BEGIN Reading passage
Companies Can Help Fill Public-Aid Gap

By Buescher, Kathleen E. | St Louis Post-Dispatch (MO), June 14, 1996 | Go to article overview

Companies Can Help Fill Public-Aid Gap


Buescher, Kathleen E., St Louis Post-Dispatch (MO)


Today's nonprofit organization faces a relentless arithmetic: Federal grants are shrinking or disappearing. Competition is stiff for limited individual, foundation and business gifts.

While the need for services continues to expand, nonprofit service providers must scramble even more aggressively for ever-scarce funding. Founded in 1860, our own nonprofit organization - Provident Counseling - is St. Louis' oldest and largest outpatient mental health agency.

In 1970, grants from the United Way of Greater St. Louis covered almost 75 percent of Provident's annual operating expenses. Today, although the United Way's dollar allocation to Provident continues to rise, the United Way covers only 28 percent of our total operating needs.

Where must nonprofit organizations turn to make up the shortfall? To alliances with local businesses and institutions. Survival for the nonprofit organization depends upon the creative pursuit of private-sector partnerships that allow both the service provider and the company to develop programs that benefit both.
END Reading passage
* [Task goal]
Carry the opinion piece on companies filling the public-aid gap forward from its last sentence, in the same voice and on the same subject.
BEGIN Excerpted data
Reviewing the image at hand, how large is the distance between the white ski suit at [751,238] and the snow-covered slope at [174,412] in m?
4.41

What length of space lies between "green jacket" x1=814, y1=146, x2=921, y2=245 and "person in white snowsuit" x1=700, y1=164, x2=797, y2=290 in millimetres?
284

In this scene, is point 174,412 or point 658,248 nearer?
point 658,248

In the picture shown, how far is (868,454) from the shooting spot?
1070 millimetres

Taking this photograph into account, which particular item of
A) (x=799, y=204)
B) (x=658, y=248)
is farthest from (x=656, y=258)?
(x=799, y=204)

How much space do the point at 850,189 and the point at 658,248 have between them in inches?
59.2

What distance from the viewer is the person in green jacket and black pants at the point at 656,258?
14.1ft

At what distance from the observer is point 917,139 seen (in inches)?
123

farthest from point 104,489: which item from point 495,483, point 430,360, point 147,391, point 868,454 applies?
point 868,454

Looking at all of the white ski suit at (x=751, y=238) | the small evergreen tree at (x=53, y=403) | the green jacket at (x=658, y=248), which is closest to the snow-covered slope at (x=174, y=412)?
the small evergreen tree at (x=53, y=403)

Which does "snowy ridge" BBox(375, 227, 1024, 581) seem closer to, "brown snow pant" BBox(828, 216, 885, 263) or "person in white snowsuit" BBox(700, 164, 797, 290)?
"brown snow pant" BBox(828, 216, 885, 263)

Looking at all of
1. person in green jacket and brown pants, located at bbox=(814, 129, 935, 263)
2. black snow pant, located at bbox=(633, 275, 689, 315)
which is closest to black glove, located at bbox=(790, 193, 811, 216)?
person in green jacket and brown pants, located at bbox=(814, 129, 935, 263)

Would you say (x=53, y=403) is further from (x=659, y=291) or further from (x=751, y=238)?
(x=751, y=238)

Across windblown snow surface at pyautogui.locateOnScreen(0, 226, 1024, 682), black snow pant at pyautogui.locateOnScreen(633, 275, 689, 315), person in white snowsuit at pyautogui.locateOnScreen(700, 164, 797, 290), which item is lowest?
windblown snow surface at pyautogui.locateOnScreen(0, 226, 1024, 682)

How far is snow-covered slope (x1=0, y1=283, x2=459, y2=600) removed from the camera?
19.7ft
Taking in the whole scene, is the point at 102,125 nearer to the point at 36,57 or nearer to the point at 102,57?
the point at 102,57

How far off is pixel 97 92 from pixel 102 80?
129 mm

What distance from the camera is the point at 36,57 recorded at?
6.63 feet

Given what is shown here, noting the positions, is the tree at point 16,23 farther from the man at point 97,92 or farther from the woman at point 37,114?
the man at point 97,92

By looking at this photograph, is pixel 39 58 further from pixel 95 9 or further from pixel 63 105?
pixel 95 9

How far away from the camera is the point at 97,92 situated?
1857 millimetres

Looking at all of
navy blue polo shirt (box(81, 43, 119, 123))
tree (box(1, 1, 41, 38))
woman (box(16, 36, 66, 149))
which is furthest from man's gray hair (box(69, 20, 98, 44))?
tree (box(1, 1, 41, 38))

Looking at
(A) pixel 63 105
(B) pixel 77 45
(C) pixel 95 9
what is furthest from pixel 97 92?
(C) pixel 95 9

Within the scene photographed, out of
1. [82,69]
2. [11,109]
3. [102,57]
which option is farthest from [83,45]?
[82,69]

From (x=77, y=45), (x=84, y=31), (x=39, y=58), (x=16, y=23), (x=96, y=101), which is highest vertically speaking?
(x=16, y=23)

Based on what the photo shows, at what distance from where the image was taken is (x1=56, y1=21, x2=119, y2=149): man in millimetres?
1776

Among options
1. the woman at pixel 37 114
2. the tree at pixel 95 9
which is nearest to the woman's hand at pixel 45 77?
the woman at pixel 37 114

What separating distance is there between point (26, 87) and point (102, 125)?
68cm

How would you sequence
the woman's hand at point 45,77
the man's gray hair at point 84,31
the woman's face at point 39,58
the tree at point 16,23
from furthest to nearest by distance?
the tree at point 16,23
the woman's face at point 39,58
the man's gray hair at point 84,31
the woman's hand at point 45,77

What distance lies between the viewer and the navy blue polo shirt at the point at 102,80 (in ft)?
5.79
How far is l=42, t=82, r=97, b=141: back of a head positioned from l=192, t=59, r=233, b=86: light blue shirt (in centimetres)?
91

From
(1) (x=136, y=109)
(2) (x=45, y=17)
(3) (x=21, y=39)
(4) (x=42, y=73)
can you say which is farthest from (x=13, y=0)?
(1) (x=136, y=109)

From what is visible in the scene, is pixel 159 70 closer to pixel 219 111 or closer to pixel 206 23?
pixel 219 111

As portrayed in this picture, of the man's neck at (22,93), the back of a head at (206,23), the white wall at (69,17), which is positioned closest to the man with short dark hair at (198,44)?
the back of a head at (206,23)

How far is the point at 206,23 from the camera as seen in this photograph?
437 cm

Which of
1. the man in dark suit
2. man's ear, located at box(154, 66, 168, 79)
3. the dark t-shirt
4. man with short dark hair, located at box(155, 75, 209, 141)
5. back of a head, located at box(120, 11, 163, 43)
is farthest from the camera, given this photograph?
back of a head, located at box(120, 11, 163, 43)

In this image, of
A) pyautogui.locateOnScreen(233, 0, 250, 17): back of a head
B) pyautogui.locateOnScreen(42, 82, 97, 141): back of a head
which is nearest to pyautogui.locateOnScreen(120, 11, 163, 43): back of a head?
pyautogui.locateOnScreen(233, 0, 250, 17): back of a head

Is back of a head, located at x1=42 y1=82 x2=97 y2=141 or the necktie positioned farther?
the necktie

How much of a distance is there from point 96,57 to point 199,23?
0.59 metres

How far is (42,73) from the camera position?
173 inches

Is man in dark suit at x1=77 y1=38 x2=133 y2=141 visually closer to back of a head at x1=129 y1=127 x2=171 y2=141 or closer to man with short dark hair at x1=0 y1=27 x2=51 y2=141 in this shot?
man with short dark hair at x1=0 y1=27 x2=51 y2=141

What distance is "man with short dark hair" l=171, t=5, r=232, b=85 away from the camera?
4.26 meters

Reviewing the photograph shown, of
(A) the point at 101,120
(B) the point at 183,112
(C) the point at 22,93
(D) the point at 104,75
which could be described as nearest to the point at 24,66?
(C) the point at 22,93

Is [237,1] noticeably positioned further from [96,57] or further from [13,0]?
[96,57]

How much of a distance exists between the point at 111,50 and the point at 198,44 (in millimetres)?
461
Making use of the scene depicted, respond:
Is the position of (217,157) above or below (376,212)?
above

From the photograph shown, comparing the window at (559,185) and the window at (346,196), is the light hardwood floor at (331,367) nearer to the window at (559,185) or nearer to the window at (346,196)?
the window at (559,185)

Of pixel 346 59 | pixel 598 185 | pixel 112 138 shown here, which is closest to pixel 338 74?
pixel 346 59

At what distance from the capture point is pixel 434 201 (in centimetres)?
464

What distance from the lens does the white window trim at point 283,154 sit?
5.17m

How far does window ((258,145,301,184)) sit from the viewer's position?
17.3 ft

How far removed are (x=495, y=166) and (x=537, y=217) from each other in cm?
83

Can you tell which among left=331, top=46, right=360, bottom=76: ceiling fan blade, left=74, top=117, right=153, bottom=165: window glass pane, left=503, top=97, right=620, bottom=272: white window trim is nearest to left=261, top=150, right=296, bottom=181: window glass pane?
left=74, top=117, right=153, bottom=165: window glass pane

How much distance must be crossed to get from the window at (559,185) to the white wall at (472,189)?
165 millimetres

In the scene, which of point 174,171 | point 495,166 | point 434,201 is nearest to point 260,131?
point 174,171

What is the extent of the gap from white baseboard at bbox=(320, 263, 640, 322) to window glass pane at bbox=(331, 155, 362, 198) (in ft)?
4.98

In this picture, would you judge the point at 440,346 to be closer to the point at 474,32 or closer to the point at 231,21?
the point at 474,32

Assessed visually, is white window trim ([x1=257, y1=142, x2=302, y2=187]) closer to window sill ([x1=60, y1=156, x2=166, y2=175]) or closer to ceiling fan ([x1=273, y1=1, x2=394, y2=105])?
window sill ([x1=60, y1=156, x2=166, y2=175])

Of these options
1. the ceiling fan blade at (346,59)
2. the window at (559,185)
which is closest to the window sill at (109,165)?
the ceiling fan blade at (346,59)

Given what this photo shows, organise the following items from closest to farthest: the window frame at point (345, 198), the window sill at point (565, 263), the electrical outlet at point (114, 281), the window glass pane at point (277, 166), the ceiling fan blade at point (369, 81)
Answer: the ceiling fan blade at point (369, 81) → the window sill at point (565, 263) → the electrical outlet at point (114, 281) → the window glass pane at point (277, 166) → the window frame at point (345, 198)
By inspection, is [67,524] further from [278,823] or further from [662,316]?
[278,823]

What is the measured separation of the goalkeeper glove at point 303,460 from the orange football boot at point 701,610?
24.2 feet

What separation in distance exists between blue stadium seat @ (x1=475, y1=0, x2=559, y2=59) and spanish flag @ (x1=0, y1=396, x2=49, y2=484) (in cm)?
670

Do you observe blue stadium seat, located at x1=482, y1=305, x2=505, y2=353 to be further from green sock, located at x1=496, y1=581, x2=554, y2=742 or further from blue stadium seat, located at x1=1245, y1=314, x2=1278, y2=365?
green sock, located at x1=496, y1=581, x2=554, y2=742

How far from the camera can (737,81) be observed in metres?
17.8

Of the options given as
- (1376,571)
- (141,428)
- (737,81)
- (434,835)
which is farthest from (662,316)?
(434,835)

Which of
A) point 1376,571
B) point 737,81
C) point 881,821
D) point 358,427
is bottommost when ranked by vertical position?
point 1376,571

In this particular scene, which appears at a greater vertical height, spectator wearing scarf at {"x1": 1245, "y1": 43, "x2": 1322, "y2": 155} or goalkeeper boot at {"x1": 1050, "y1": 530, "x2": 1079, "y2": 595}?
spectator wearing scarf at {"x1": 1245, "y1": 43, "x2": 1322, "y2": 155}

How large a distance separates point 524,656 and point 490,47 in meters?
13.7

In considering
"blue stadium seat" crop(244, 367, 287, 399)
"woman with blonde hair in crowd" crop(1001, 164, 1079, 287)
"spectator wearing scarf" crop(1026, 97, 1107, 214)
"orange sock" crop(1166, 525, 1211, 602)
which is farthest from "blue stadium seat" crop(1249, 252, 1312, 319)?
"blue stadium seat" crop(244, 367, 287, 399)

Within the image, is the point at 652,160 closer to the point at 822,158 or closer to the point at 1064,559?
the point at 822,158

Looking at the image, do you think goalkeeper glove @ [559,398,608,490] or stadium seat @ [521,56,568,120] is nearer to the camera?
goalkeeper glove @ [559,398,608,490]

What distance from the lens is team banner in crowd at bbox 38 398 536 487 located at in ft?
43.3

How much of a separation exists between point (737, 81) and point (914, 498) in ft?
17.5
END Excerpted data
* [Output for this exercise]
These partnerships can provide needed financial support, expand awareness of the organization's services and reach out to a larger client base.

Let me cite a few examples: In downtown St. Louis, businesses along Locust Street forged a partnership with the Salvation Army Harbor Light Center to pay homeless men to clean up the area. Businesses get cleaner streets. The Salvation Army helps its client base rebuild self-esteem and learn landscaping techniques.

Other businesses have established partnerships with universities to train the next generation of scientists, mathematicians and engineers. The academic institutions gain needed scholarship and cooperative education opportunities; businesses get valuable labor in summer interns and help train future employees.

Nonprofits have even turned to corporate sponsors for help in providing services. For example, the partnership between Girls Incorporated of St. Louis and Edward Jones - a national securities firm - helps students understand the basic hardware and software of personal computers through practical hands-on experience. Professionals from the securities firm volunteer their time to educate young girls through this project. A team of young professionals initiated, planned and executed this project with Girls Incorporated.

Another example of a partnership that helped a nonprofit agency respond to unmet needs is one Grace Hill Neighborhood Services initiated with Boatmen's Bank.

Sociologists have found that some low-income people manage money by relying principally on cash - converting entitlement checks into cash or money orders. This exposes them to high money-management costs and robbery. In addition, operating in cash does not encourage savings.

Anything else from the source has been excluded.